--- Start of TASK INPUTS ---
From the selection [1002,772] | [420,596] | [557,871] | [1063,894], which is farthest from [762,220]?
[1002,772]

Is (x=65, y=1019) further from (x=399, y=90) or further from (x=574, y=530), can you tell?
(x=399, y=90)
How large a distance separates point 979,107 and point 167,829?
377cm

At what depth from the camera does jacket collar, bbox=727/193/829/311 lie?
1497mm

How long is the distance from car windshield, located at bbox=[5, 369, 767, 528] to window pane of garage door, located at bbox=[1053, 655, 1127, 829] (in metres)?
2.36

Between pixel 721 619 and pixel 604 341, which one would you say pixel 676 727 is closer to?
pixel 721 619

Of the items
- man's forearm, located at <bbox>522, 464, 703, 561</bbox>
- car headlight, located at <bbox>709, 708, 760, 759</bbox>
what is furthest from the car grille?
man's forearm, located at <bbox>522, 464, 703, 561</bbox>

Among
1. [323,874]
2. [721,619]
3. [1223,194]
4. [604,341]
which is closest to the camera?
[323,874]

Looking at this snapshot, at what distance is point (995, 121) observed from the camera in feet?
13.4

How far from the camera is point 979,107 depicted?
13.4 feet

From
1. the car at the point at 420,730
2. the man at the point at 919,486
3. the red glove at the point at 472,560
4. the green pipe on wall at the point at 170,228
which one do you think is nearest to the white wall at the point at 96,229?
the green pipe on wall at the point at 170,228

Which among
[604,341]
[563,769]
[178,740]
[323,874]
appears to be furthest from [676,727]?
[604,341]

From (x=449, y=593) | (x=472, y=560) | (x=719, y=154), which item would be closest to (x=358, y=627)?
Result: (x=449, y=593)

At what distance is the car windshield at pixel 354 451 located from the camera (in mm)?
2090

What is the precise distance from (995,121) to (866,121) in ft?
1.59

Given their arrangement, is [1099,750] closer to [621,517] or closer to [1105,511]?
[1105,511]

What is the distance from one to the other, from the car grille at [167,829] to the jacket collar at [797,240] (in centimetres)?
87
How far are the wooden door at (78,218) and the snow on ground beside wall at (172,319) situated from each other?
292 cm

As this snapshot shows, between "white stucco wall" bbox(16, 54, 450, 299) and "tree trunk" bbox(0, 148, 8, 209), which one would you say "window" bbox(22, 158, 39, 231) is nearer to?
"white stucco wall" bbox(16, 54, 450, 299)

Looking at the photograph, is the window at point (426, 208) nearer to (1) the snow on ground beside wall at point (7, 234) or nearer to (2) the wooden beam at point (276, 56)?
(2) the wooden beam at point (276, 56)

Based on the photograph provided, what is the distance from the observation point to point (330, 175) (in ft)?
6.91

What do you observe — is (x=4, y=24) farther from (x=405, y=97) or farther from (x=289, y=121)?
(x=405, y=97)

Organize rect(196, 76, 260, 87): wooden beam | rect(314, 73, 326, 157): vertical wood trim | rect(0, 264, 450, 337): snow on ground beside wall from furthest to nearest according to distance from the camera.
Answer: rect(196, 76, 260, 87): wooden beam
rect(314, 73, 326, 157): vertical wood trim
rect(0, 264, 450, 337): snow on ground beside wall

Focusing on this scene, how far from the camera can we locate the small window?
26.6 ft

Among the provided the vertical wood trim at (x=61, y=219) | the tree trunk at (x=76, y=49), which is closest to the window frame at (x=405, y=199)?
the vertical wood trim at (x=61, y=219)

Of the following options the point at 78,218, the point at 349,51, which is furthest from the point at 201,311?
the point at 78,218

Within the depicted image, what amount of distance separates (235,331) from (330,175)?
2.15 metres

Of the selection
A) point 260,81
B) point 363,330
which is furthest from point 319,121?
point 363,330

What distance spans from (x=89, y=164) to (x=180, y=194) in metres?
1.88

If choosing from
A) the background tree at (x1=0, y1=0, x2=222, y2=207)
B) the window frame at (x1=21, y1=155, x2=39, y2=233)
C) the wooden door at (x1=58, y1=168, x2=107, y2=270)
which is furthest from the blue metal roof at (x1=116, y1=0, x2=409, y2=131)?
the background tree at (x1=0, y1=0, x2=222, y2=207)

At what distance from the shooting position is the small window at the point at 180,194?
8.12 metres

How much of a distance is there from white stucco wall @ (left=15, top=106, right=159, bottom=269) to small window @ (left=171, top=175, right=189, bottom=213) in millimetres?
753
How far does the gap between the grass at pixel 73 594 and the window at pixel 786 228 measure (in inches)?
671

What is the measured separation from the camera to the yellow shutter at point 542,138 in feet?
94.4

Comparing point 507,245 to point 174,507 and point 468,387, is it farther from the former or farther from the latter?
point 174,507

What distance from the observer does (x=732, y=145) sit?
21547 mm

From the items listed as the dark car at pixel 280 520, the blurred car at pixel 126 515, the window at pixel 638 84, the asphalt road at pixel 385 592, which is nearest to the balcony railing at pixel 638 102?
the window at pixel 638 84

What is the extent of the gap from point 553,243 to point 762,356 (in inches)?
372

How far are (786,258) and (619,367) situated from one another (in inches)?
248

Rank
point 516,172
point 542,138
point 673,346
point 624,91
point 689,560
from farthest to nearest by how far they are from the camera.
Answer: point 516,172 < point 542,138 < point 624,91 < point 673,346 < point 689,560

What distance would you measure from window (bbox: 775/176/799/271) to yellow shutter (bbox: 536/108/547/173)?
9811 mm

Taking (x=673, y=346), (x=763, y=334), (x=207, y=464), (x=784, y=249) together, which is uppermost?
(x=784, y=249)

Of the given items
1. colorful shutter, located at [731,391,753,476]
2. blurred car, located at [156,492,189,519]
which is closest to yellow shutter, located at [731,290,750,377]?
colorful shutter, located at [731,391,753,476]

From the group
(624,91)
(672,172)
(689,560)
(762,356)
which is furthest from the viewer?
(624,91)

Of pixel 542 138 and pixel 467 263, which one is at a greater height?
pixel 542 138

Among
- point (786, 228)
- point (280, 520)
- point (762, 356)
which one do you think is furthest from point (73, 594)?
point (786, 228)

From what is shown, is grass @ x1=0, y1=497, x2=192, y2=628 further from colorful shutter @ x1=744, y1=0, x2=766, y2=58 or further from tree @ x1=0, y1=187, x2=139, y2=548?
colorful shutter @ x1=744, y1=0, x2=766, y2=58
--- End of TASK INPUTS ---
== EXERCISE TASK ==
Retype the lines from the data exactly, beginning with the line that contains "What is the extent" and continuing through the line that contains "Answer: point 516,172".

== RESULT OF THIS EXERCISE ==
What is the extent of the gap from point 553,243 to point 762,356 (in inches)?
372

How far are (786,258) and (619,367) situated from one another (in inches)?
248

Rank
point 516,172
point 542,138
point 673,346
point 624,91
point 689,560
from farthest to nearest by how far they are from the camera.
Answer: point 516,172 < point 542,138 < point 624,91 < point 673,346 < point 689,560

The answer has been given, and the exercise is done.